According to our research, it is necessary to establish a concept of spatial integration to promote the convergence of urban–rural financial imbalances based on promoting spatial synergy. Policy recommendations are as follows. Firstly, improve urban financial radiation by meeting the financial demands of rural areas in different regions. Ineffective financial radiation will lead to excessive concentration of financial resources in cities and inhibit the convergence of urban–rural financial disequilibrium. Therefore, urban financial radiation should be optimized regarding radiation sources and radiation channels according to changes in rural finance. Secondly, it is necessary to reasonably use spatial spillover effects to promote the convergence of urban–rural financial imbalance. Inclusive finance should be promoted according to different spatial spillover effects among regions, strengthening financial radiation spillover and suppressing financial exclusion spillover. Thirdly, new spatial spillover channels should be activated according to the changes in the spatial interaction mode of urban–rural financial disequilibrium. Interaction channels such as via the transfer of information and the diffusion of knowledge, should be explored when spillover based on geographical distance is weak.

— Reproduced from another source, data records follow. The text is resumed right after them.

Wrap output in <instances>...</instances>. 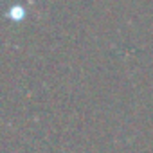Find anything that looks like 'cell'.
Instances as JSON below:
<instances>
[{
  "mask_svg": "<svg viewBox=\"0 0 153 153\" xmlns=\"http://www.w3.org/2000/svg\"><path fill=\"white\" fill-rule=\"evenodd\" d=\"M24 15H25V13H24V9H22L20 6H13V7H11V11H9V16H11L15 22H16V20H22V18H24Z\"/></svg>",
  "mask_w": 153,
  "mask_h": 153,
  "instance_id": "cell-1",
  "label": "cell"
}]
</instances>
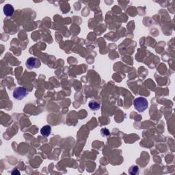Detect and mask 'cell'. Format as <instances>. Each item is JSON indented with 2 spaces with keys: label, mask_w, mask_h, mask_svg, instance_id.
<instances>
[{
  "label": "cell",
  "mask_w": 175,
  "mask_h": 175,
  "mask_svg": "<svg viewBox=\"0 0 175 175\" xmlns=\"http://www.w3.org/2000/svg\"><path fill=\"white\" fill-rule=\"evenodd\" d=\"M28 94V92L25 88L18 87L13 91V97L17 100H22Z\"/></svg>",
  "instance_id": "2"
},
{
  "label": "cell",
  "mask_w": 175,
  "mask_h": 175,
  "mask_svg": "<svg viewBox=\"0 0 175 175\" xmlns=\"http://www.w3.org/2000/svg\"><path fill=\"white\" fill-rule=\"evenodd\" d=\"M88 105H89V107H90V108L93 111H97L98 109H99L101 106L99 102L95 100L90 101L88 103Z\"/></svg>",
  "instance_id": "6"
},
{
  "label": "cell",
  "mask_w": 175,
  "mask_h": 175,
  "mask_svg": "<svg viewBox=\"0 0 175 175\" xmlns=\"http://www.w3.org/2000/svg\"><path fill=\"white\" fill-rule=\"evenodd\" d=\"M129 173L130 174H139L140 173V170H139V167L137 166H131L129 170Z\"/></svg>",
  "instance_id": "7"
},
{
  "label": "cell",
  "mask_w": 175,
  "mask_h": 175,
  "mask_svg": "<svg viewBox=\"0 0 175 175\" xmlns=\"http://www.w3.org/2000/svg\"><path fill=\"white\" fill-rule=\"evenodd\" d=\"M25 65L28 69H34L39 68L41 65V62L40 60L36 57H31L27 60Z\"/></svg>",
  "instance_id": "3"
},
{
  "label": "cell",
  "mask_w": 175,
  "mask_h": 175,
  "mask_svg": "<svg viewBox=\"0 0 175 175\" xmlns=\"http://www.w3.org/2000/svg\"><path fill=\"white\" fill-rule=\"evenodd\" d=\"M51 133V127L49 125H45L41 129V134L42 136L48 137Z\"/></svg>",
  "instance_id": "5"
},
{
  "label": "cell",
  "mask_w": 175,
  "mask_h": 175,
  "mask_svg": "<svg viewBox=\"0 0 175 175\" xmlns=\"http://www.w3.org/2000/svg\"><path fill=\"white\" fill-rule=\"evenodd\" d=\"M3 10L4 15L6 16V17H10L13 15L14 12H15V9H14L13 6L11 4H6L4 6Z\"/></svg>",
  "instance_id": "4"
},
{
  "label": "cell",
  "mask_w": 175,
  "mask_h": 175,
  "mask_svg": "<svg viewBox=\"0 0 175 175\" xmlns=\"http://www.w3.org/2000/svg\"><path fill=\"white\" fill-rule=\"evenodd\" d=\"M101 131V134L104 136H109V135H110V133H109V130L107 128L102 129Z\"/></svg>",
  "instance_id": "8"
},
{
  "label": "cell",
  "mask_w": 175,
  "mask_h": 175,
  "mask_svg": "<svg viewBox=\"0 0 175 175\" xmlns=\"http://www.w3.org/2000/svg\"><path fill=\"white\" fill-rule=\"evenodd\" d=\"M134 107L139 112H144L148 107V102L144 97H138L134 101Z\"/></svg>",
  "instance_id": "1"
}]
</instances>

The eastern region should expand networked and information-based spillover channels, improving the spatial dissemination of financial technology and encouraging the financial interaction in the information and technology dimensions. The central and western regions should continue enhancing urban–rural information construction and the digital upgrade of rural financial institutions to further improve the convergence of urban–rural financial disequilibrium for information and technology adjacent regions.